SOURCE DOCUMENT:
────────────────────────────────────────

Find the rank of the matrix $M$

Question

Let $M$ be the $(2n+1)\times (2n+1)$ skew symmetric matrix with entries given by $$a_{ij} = \begin{cases} \,\,\,\, 1 & \text{if } i-j\in \{-2n, -2n+1, \dots, -n-1\} \cup \{1, 2, \dots, n\}\\ -1 & \text{if } i-j\in \{-n, -n+1, \dots, -1\}\cup \{n+1,n+2, \dots, 2n\} \end{cases}$$ Find $\mbox{rank}(M)$.

So, drawing the matrix out, I see that the entries along the main diagonal are all $0$'s, the entries of the $n$ diagonals immediately below the main one are $1$'s, the entries of the $n$ diagonals below that are $-1$'s, and the entries of the $n$ diagonals immediately above the main diagonal are $-1$'s, and the $n$ diagonals above that are $1$'s. I know that to find the rank, I need to convert to reduced row echelon form and find the number of leading ones. Is there a way to do this efficiently? Does one have to convert to reduced row echelon form?

Answer 1

Row and column operations are helpful, but you don't need to convert $M$ into an echelon form. Let $\mathbb F$ be the underlying field, $e\in\mathbb F^n$ be an all-one vector and $K\in M_n(\mathbb F)$ be the skew symmetric matrix whose entries in the strictly upper triangular part are all equal to $-1$. Then $$ M=\pmatrix{K&-K-I&e\\ -K+I&K&-e\\ -e^T&e^T&0} $$ and \begin{aligned} &\phantom{=}\pmatrix{I&0&0\\ I&I&0\\ e^T&e^T&1} \pmatrix{K&-K-I&e\\ -K+I&K&-e\\ -e^T&e^T&0} \pmatrix{I&I&e\\ 0&I&e\\ 0&0&1}\\ &=\pmatrix{K&-K-I&e\\ I&-I&0\\ 0&0&0}\pmatrix{I&I&e\\ 0&I&e\\ 0&0&1}\\ &=\pmatrix{K&-I&0\\ I&0&0\\ 0&0&0}. \end{aligned} Hence the rank of $M$ is $2n$.

Answer 2

Assume the underlying field $F$ of scalars has characteristic zero.

Let $r=\text{rank}(M)$.

Claim:$\;r=2n$.

Proof:

Let $k=2n+1$, let $v_1,...,v_k$ be the column vectors of $M$, and let $V$ be the subspace of $F^k$ generated by $\{v_1,...,v_k\}$.

Let $u$ be the $k$-vector with all components equal to $1$, and let $N$ be the $k{\,\times\,k}$ matrix with columns $v_1+u,...,v_k+u$.

It's easily seen that $(N\;\text{mod}\;2)$ is the identity matrix, hence $\det(N)$ is odd, so $N$ is non-singular.

It follows that the vectors $v_1+u,...,v_k+u$ are linearly independent, hence the subspace $W$ of $F^k$ generated by $\{v_1,...,v_k\}\cup\{u\}$ has dimension $k$.

Then we get $$k=\dim(W)\le \dim(V)+1=\text{rank}(M)+1=r+1$$ so $r\ge 2n$.

But it's easily verified that $v_1+\cdots v_k=0$, hence $$r=\text{rank}(M)=\dim(V)\le k-1$$ so $r\le 2n$.

Therefore $r=2n$, as claimed.

────────────────────────────────────────

RECORDS FOR THIS EXERCISE:
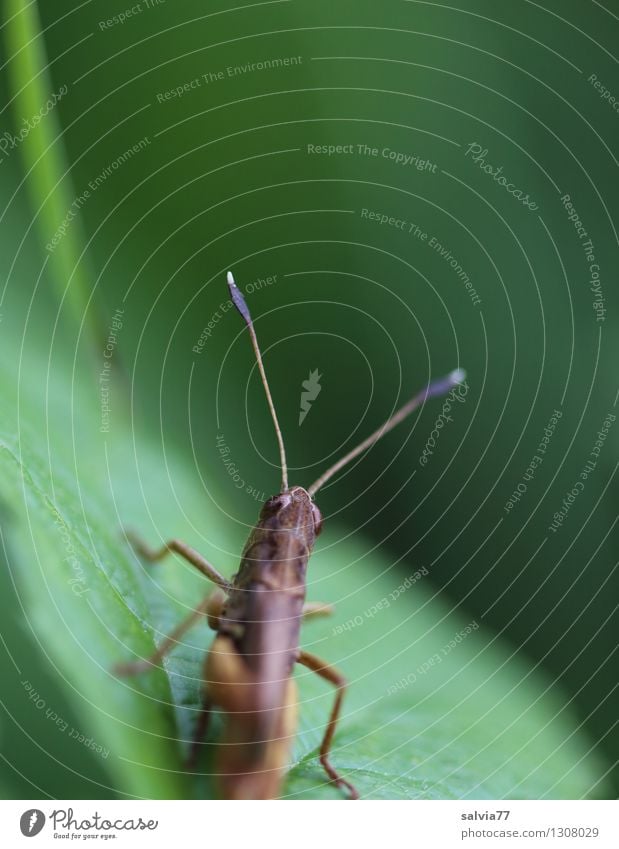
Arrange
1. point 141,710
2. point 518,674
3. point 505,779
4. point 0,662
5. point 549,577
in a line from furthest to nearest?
1. point 549,577
2. point 518,674
3. point 505,779
4. point 0,662
5. point 141,710

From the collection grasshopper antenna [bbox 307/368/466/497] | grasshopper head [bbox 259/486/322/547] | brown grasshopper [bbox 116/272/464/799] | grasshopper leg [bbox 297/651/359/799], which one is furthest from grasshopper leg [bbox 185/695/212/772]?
grasshopper antenna [bbox 307/368/466/497]

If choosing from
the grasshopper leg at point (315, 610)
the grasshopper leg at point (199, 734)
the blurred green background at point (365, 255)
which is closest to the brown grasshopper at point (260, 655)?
the grasshopper leg at point (199, 734)

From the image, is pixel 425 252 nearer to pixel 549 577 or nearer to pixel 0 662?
pixel 549 577

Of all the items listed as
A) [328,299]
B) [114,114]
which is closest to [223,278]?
[328,299]

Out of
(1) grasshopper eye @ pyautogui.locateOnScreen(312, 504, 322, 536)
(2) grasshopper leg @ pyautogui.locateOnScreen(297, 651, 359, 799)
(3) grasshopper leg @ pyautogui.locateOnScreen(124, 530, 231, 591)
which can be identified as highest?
(1) grasshopper eye @ pyautogui.locateOnScreen(312, 504, 322, 536)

────────────────────────────────────────

WRITTEN PROBLEM 1:
In the matrix-rank thread, why does the second answer conclude that the rank of M is at most 2n? Explain in one to three sentences.
WRITTEN PROBLEM 2:
Turn the records into a JSON list of strings, one string per line, with blank lines dropped. Begin at the very start of the records and stop after the line that contains "5. point 141,710". Leave the pictures out.

ANSWER 1:
The column vectors of M add up to zero, so they are linearly dependent, and the space they span has dimension at most k − 1. Since k = 2n + 1, the rank of M can be no more than 2n.

ANSWER 2:
[
  "Arrange",
  "1. point 141,710",
  "2. point 518,674",
  "3. point 505,779",
  "4. point 0,662",
  "5. point 549,577",
  "in a line from furthest to nearest?",
  "1. point 549,577",
  "2. point 518,674",
  "3. point 505,779",
  "4. point 0,662",
  "5. point 141,710"
]